◆ **처리할 데이터**:
□ □ □ □ □ □ □

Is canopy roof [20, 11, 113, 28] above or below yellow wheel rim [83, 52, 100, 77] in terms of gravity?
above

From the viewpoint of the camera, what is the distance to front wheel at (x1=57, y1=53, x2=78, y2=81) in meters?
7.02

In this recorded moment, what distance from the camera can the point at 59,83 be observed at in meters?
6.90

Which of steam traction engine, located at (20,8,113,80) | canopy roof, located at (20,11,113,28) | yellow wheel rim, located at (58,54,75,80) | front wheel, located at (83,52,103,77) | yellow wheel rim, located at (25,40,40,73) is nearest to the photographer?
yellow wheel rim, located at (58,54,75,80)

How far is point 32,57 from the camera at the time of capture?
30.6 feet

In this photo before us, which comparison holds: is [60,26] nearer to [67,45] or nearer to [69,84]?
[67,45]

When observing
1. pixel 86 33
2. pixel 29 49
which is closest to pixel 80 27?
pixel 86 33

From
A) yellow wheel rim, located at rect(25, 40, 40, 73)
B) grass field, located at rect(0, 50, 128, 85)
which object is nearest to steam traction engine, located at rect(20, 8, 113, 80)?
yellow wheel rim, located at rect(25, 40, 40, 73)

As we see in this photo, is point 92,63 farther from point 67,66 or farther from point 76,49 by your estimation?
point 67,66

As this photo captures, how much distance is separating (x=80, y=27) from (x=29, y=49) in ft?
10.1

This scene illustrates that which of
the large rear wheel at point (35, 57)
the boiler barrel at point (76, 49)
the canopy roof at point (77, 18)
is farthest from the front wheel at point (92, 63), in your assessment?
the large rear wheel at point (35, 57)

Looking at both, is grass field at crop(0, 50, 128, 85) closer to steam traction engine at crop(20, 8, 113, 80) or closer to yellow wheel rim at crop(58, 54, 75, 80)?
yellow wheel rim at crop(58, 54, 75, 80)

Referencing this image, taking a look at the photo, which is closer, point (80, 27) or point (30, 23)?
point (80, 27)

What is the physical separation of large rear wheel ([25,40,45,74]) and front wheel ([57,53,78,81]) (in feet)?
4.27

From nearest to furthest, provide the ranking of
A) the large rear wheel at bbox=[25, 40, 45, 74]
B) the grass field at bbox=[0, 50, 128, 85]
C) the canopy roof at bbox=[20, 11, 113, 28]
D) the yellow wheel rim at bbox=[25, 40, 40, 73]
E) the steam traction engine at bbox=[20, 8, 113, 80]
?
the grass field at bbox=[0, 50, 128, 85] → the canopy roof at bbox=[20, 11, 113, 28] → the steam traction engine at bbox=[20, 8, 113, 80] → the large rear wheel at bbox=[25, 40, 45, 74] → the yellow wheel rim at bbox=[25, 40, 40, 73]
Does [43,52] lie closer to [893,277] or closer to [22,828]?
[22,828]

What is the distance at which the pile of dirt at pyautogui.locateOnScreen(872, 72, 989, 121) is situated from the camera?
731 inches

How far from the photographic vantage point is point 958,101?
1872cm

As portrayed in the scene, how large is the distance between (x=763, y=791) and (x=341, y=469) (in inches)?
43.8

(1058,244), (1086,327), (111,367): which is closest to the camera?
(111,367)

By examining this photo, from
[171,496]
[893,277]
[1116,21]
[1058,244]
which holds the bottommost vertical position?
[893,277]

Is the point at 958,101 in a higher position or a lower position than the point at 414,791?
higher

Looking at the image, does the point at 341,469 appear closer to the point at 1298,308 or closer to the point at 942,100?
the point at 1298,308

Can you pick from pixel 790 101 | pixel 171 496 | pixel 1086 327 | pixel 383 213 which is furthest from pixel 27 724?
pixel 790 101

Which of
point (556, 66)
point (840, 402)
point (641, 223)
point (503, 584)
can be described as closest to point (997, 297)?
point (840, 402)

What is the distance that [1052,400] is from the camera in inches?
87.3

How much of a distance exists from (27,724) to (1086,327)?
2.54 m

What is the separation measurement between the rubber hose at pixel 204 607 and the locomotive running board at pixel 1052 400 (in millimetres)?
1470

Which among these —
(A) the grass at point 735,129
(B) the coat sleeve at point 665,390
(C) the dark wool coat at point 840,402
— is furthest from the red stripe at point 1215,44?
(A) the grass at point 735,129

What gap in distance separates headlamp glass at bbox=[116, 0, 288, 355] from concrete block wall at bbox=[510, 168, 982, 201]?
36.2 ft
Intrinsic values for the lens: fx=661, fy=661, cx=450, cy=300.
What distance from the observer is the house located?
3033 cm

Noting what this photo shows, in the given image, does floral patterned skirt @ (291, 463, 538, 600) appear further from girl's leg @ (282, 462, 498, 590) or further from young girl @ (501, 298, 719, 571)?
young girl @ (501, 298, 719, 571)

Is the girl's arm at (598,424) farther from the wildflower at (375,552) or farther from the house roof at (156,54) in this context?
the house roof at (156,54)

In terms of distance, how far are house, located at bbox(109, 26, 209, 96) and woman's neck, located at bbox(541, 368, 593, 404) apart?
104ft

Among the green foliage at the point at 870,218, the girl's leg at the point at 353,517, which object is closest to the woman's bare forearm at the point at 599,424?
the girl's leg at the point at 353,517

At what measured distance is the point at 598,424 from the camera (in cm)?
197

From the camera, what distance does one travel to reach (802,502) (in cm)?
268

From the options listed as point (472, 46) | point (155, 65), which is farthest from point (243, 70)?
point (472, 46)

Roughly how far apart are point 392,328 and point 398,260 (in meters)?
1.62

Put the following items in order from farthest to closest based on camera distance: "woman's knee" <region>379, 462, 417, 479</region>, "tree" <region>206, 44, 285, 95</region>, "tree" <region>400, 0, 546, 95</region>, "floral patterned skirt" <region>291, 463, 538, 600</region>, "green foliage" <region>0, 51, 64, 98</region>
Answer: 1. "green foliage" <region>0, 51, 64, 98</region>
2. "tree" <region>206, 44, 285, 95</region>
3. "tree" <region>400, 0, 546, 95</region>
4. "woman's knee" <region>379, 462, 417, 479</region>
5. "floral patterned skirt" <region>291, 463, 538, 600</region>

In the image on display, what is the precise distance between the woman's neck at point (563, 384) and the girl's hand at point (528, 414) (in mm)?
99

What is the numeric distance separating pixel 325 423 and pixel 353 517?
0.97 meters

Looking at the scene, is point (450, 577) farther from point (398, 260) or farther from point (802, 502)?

□ □ □ □ □ □ □

◆ **수행할 작업**:
위 목록에서 "large"라는 단어가 들어 있는 줄을 모두 보여 주세요. 대소문자는 구분합니다.

◆ **작업 답변**:
the large rear wheel at point (35, 57)
the large rear wheel at point (35, 57)
What is the physical separation of large rear wheel ([25,40,45,74]) and front wheel ([57,53,78,81]) (in feet)?
A) the large rear wheel at bbox=[25, 40, 45, 74]
the grass field at bbox=[0, 50, 128, 85] → the canopy roof at bbox=[20, 11, 113, 28] → the steam traction engine at bbox=[20, 8, 113, 80] → the large rear wheel at bbox=[25, 40, 45, 74] → the yellow wheel rim at bbox=[25, 40, 40, 73]
As portrayed in the scene, how large is the distance between (x=763, y=791) and (x=341, y=469) (in inches)?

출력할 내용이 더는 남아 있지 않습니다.